Gradually, as months passed away, the floods grew still; the mighty
rushes of the inner tides ceased to dash. There came first a delicious
calmness, and then a celestial inner clearness, in which the soul seemed
to lie quiet as an untroubled ocean, reflecting heaven. Then came the
fulness of mysterious communion given to the pure in heart,--that advent
of the Comforter in the soul, teaching all things and bringing all
things to remembrance; and Mary moved in a world transfigured by a
celestial radiance. Her face, so long mournfully calm, like some
chiselled statue of Patience, now wore a radiance, as when one places a
light behind some alabaster screen sculptured with mysterious and holy
emblems, and words of strange sweetness broke from her, as if one should
hear snatches of music from a door suddenly opened in heaven.

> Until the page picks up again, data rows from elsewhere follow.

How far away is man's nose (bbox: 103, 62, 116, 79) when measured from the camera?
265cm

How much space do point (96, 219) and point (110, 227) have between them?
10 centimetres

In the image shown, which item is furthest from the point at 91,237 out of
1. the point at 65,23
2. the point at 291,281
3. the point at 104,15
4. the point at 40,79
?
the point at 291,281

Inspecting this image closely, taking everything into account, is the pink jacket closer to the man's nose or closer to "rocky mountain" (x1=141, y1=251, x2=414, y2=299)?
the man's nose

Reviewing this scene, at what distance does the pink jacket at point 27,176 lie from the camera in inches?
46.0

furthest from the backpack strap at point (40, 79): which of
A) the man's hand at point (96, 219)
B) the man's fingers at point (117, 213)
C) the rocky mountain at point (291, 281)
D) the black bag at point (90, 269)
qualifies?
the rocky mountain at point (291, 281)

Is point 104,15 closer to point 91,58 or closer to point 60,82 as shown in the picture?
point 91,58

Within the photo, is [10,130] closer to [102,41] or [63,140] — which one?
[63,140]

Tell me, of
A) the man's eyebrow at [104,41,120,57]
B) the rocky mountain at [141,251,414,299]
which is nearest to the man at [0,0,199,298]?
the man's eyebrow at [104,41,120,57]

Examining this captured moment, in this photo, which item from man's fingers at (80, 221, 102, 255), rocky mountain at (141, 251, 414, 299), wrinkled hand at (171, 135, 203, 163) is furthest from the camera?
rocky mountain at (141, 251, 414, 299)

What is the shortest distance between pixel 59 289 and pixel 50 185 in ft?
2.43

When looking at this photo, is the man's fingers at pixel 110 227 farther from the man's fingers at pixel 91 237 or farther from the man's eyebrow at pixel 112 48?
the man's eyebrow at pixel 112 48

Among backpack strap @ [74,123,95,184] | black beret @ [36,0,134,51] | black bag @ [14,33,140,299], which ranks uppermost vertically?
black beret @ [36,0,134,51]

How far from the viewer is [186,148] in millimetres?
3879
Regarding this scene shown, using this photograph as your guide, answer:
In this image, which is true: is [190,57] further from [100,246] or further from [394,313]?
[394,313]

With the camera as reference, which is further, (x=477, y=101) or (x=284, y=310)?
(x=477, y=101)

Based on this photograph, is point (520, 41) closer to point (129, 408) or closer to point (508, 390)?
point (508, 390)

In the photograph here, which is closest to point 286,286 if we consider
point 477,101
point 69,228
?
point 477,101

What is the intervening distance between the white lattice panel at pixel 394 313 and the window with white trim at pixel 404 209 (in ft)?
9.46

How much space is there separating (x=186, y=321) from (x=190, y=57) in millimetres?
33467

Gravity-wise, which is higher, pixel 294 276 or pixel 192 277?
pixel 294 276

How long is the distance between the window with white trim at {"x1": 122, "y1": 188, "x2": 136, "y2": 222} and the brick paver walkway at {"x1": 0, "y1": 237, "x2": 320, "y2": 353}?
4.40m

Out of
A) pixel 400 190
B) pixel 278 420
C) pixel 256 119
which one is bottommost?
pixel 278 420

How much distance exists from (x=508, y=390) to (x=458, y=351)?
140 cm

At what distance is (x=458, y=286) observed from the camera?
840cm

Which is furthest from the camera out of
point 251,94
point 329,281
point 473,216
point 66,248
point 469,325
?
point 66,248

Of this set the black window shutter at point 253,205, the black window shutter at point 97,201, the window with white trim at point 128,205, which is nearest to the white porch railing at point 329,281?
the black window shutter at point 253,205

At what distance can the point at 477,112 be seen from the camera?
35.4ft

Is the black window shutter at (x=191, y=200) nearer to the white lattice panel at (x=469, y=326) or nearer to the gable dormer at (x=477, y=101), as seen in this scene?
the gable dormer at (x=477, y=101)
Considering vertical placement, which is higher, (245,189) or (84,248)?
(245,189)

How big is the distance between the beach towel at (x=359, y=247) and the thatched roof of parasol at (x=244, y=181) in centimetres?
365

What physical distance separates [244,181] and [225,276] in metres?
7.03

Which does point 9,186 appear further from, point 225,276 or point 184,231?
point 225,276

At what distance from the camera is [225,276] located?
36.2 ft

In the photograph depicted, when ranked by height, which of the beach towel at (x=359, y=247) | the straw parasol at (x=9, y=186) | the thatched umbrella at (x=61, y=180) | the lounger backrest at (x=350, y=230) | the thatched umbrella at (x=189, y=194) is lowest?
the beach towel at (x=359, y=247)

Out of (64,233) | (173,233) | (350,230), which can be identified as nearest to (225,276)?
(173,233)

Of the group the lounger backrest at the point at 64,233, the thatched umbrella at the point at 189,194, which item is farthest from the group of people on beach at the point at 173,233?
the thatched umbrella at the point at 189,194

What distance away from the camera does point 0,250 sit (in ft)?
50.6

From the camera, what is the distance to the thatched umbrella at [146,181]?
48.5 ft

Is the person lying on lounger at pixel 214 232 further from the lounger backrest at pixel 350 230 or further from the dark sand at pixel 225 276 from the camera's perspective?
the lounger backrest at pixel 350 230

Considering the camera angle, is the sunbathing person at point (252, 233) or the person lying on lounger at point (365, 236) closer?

Something
wise and strong and sacred gave an involuntary impression of awe in her
looks and words;--it was not the childlike loveliness of early days,
looking with dovelike, ignorant eyes on sin and sorrow; but the
victorious sweetness of that great multitude who have come out of great
tribulation, having washed their robes and made them white in the blood
of the Lamb. In her eyes there was that nameless depth that one sees
with awe in the Sistine Madonna,--eyes that have measured infinite
sorrow and looked through it to an infinite peace.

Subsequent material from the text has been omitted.